Reproduce word for word the part of the article on student debt at for-profit schools below, from "Student debt is" up to and including "pay them back.".
[Begin PAGE EXTRACT]
Schools like Pitt and IUP receive state funding, which helps them keep costs down. As a result, the Art Institute is more comparable to nearby private schools like Point Park University ($76,000 for four years) and Carlow University ($78,000).

So how do students who lack upper-middle-class assets pay for an expensive school? By taking out student loans. As Miller puts it, "Students with modest means need to borrow money to get an education."

Student debt is the fuel that EDMC and other for-profit schools run on. According to EDMC financial filings from 2007, roughly 70 cents out of every dollar the company earns in net revenue comes from federally backed financial-aid programs. Most of that aid is in the form of loans which must be paid back after graduation. And credit counselors say that such loans can be especially pernicious; even declaring bankruptcy will not remove the obligation to pay them back.

"Unfortunately, people don't save up to pay for higher education and they have to take out $50,000, $60,000, $70,000 in loans," says Pry. "While I wish it could be significantly less than that, I feel very assured that it's well worth the price."

According to Kantrowitz, nearly 9 out of 10 students at for-profit schools borrow money to pay for their education; at a nonprofit public university, just over 6 out of 10 students do. The discrepancy is even higher for students interested in a two-year associate's degree: Nine out of 10 students at a for-profit school will go into debt to pay for it, while only 1 out 3 students will do so at a nonprofit school.
[End PAGE EXTRACT]
[Begin SUPPLIED DATA]
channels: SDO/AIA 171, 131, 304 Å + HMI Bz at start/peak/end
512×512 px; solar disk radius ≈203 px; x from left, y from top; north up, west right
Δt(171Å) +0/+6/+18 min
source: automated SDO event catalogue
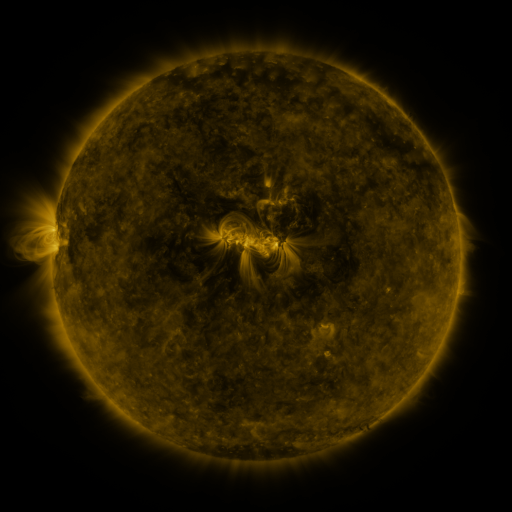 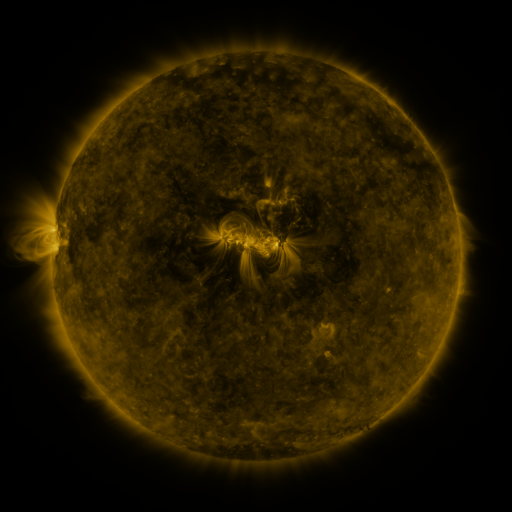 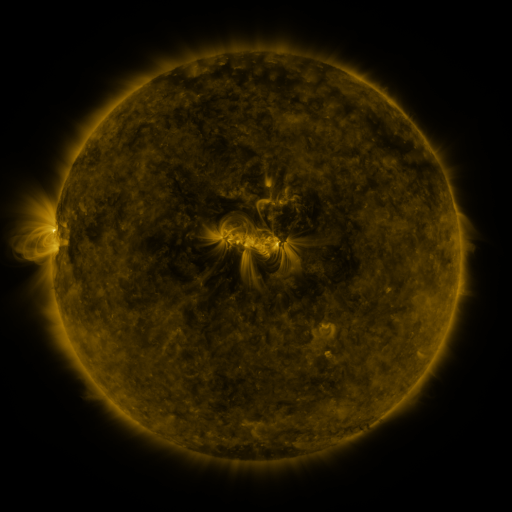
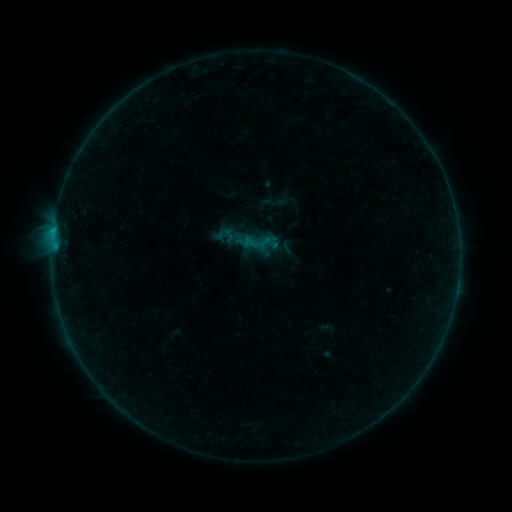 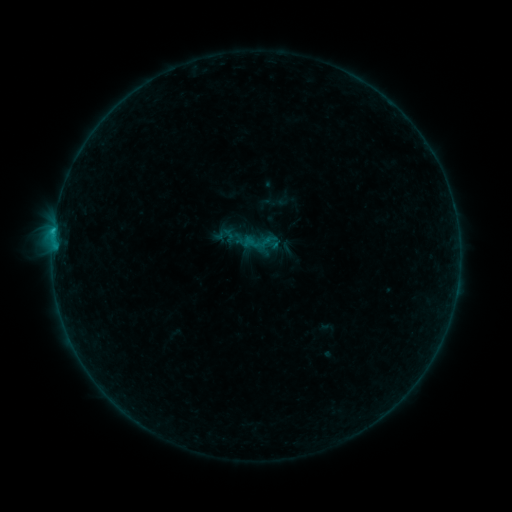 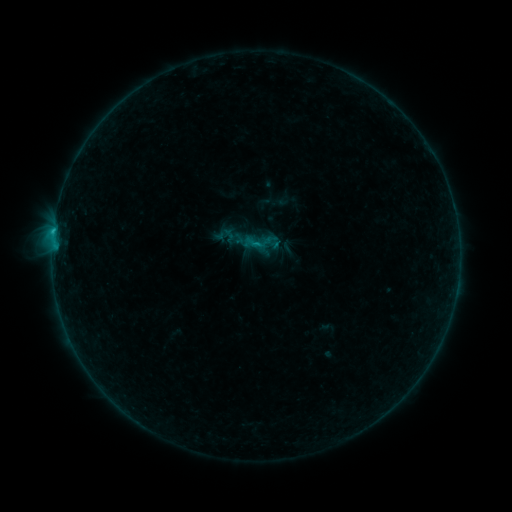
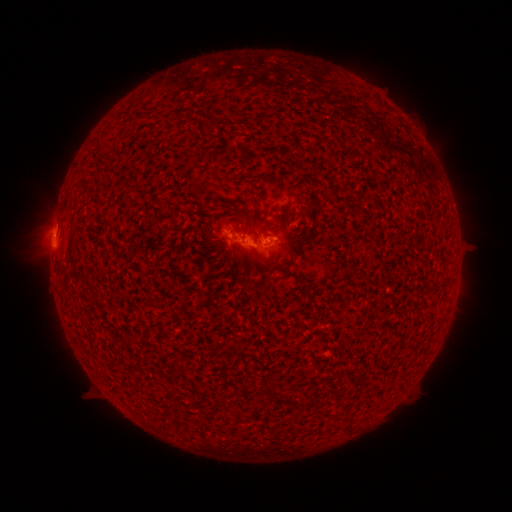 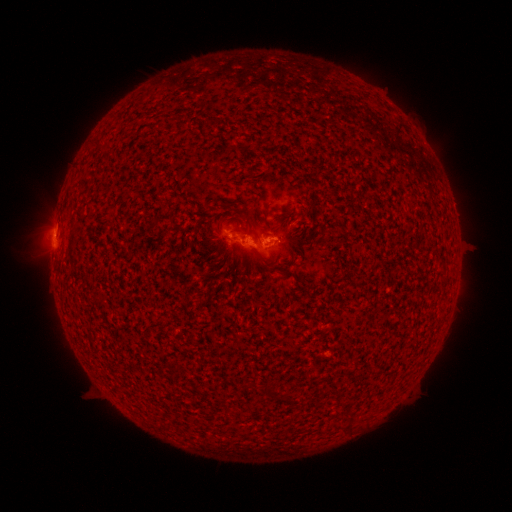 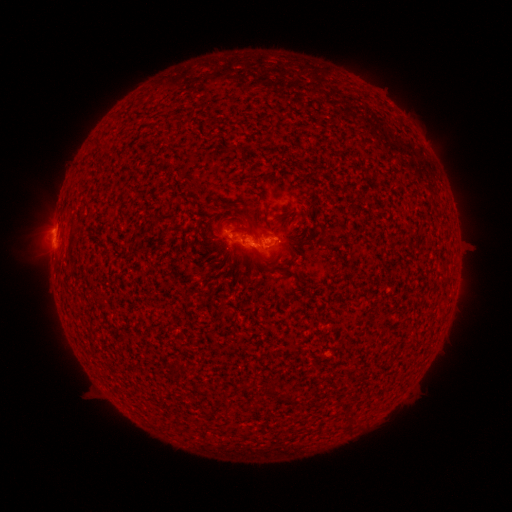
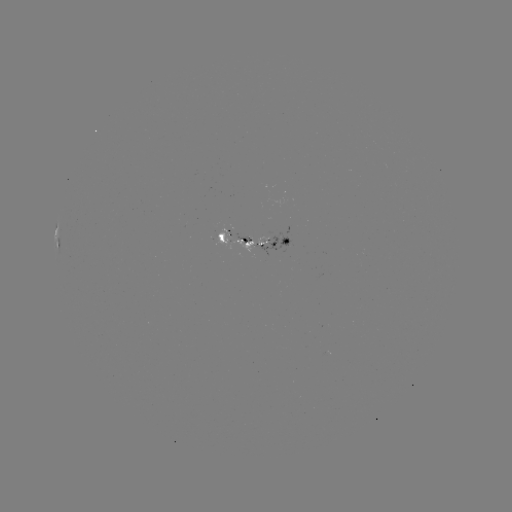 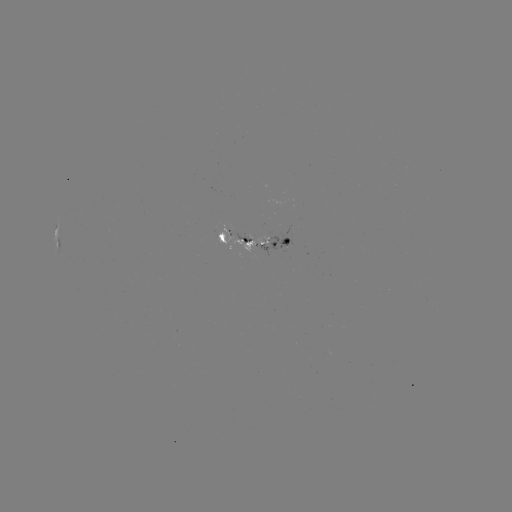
[End SUPPLIED DATA]
=== TASK SOLUTION ===
Student debt is the fuel that EDMC and other for-profit schools run on. According to EDMC financial filings from 2007, roughly 70 cents out of every dollar the company earns in net revenue comes from federally backed financial-aid programs. Most of that aid is in the form of loans which must be paid back after graduation. And credit counselors say that such loans can be especially pernicious; even declaring bankruptcy will not remove the obligation to pay them back.